2007 Jeep Cherokee Smoking Alternator & Bad Battery

So my sister’s 2007 Jeep Cherokee Laredo died, seems all the lights went haywire, it started to smell like something burning so she turned it off. I took a look at it, seems the battery went bad with a bad cell (sucker was pretty darn hot). I replaced it to find the negative battery cable sparked like crazy when I connected it and the alternator was smoking. I disconnected the battery. Looked to be some smoke damage on the alternator and the B+ post cover had completely melted. The cable harness & fusible link was fine although the wire sleeve was melted in places. I have replaced the alternator.

2 questions, could the battery failing cause the alternator to go; or could it be something else like the starter? Apparently the last few weeks the car was starting weirdly and driving odd until it warmed up.

Where can I get a insulating cap for my Jeep Cherokee? I tried the dealer and they wanted to sell me a whole new engine harness.

While not a common occurrence, a bad battery can definitely damage an alternator.

One way occurs during the natural charge/discharge cycles of a battery as debris slowly falls off the plates to the space at the bottom. It’s called sulfation.

As that material builds up in the bottom, it can eventually reaches the plates - causing a short circuit between two cells. Alternators don’t like it when that happens, as resistance drops considerably, current goes up, and the subsequent heat damages the alternator.

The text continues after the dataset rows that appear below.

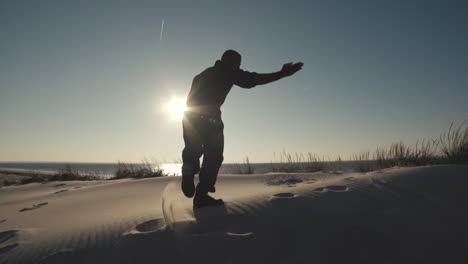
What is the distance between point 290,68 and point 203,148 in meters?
1.20

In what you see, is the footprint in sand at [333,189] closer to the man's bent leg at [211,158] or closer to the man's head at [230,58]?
the man's bent leg at [211,158]

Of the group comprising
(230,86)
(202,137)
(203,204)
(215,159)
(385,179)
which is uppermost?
(230,86)

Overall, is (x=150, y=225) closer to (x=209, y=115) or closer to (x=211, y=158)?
(x=211, y=158)

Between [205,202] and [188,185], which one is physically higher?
[188,185]

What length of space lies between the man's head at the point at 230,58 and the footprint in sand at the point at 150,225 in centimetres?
155

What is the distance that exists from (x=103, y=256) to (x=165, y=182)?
334cm

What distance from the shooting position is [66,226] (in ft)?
6.09

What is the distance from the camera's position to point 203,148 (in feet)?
7.89

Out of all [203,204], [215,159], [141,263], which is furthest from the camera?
[215,159]

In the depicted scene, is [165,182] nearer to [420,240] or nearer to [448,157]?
[420,240]

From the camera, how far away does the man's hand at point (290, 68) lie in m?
2.49

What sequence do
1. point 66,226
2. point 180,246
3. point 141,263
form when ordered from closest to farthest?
point 141,263 → point 180,246 → point 66,226

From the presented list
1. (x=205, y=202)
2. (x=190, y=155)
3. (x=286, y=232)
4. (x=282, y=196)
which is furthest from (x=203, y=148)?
(x=286, y=232)

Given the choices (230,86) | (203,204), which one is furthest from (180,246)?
(230,86)
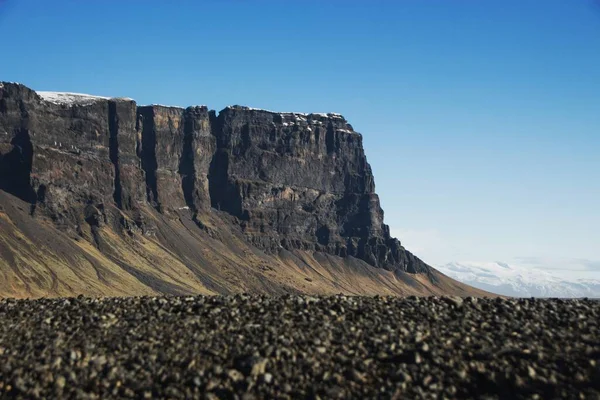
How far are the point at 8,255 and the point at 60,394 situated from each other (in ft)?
544

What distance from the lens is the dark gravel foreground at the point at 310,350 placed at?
74.2 feet

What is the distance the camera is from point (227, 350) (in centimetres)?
2527

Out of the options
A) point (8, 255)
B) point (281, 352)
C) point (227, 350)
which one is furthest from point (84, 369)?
point (8, 255)

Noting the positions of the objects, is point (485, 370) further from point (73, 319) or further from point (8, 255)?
point (8, 255)


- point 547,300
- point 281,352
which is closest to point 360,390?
point 281,352

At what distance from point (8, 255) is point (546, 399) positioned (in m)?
173

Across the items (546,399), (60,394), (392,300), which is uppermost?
(392,300)

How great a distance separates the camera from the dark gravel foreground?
891 inches

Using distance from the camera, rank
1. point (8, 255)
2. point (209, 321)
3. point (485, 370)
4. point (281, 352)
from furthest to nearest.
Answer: point (8, 255) < point (209, 321) < point (281, 352) < point (485, 370)

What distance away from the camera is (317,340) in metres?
25.6

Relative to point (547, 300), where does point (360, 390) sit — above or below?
below

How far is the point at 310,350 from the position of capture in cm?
2488

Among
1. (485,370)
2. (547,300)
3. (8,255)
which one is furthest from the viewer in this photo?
(8,255)

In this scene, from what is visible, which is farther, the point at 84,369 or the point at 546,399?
the point at 84,369
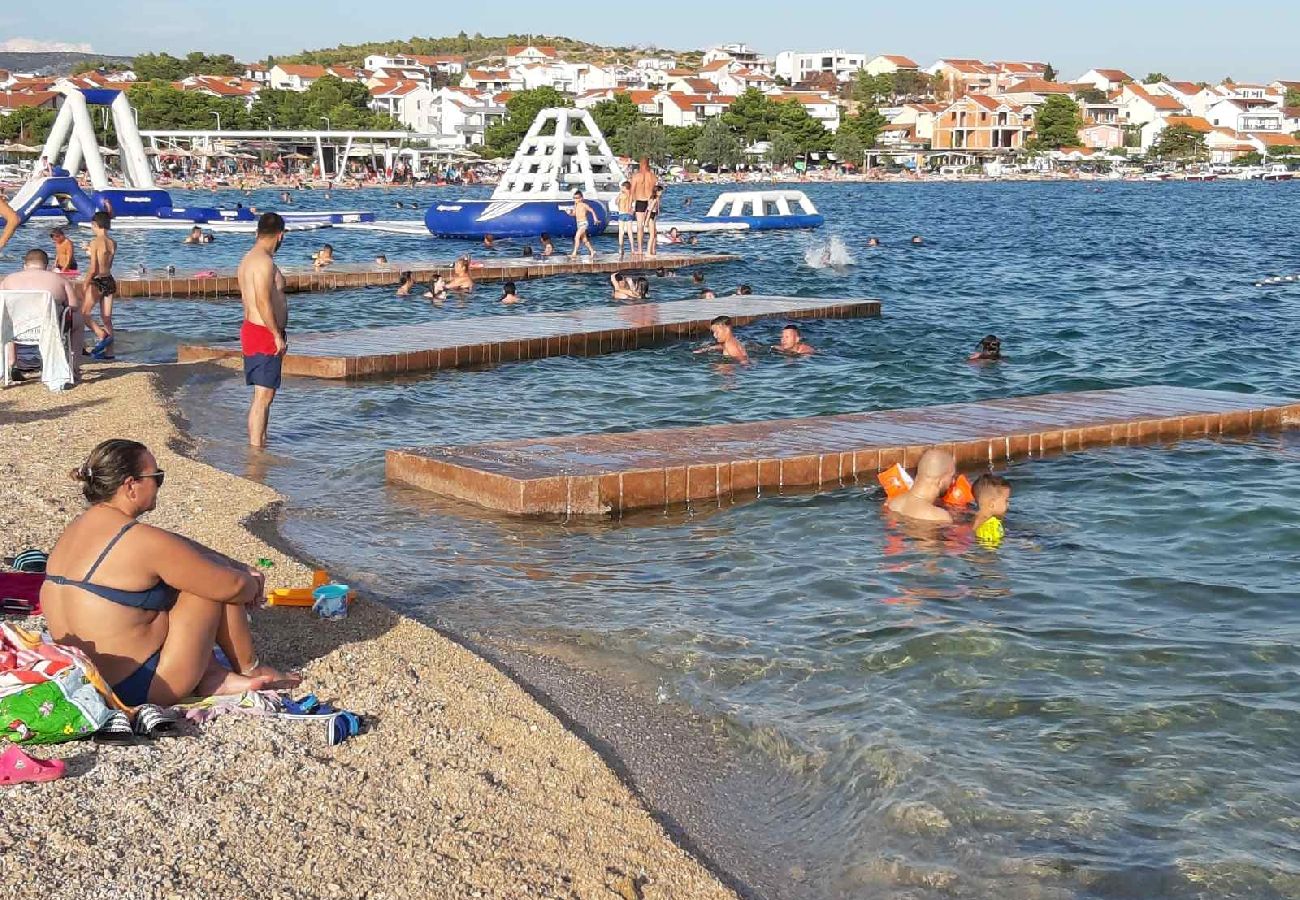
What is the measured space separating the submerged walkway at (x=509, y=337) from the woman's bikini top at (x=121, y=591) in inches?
350

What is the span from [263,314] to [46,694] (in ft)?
18.0

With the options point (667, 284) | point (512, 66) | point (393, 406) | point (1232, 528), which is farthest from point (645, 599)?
point (512, 66)

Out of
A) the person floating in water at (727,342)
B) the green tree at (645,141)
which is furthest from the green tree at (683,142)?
the person floating in water at (727,342)

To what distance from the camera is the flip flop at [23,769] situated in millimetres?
3996

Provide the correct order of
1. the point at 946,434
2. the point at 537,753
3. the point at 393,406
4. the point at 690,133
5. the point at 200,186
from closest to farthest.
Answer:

Thanks, that is along the lines of what I was thinking (I have a limited background dealing with EE). I just wanted to be sure it wasn’t something else.

Not all cars have insulating caps for batteries, a coat of vasoline will stop them from corroding.

oldtme 11, well it had it to start with. also my concern is having it uncovered could lead to a potential short since it’s positively charged (B+ terminal)?

When a battery loses a cell, it quickly drops to 10 volts…The alternator tries to charge it back to 13.5 volts but it can’t, it overloads, gets hot and can destroys itself. There is a protective circuit to prevent this but it does not always work…This assumes you did not reverse the polarity when you installed the new battery…Remove the alternator and have it tested off the car…

I’ve had good luck pulling terminal covers like that at junkyards, especially the you-pull-it-yourself yards. Typically, they just slip off with a little effort.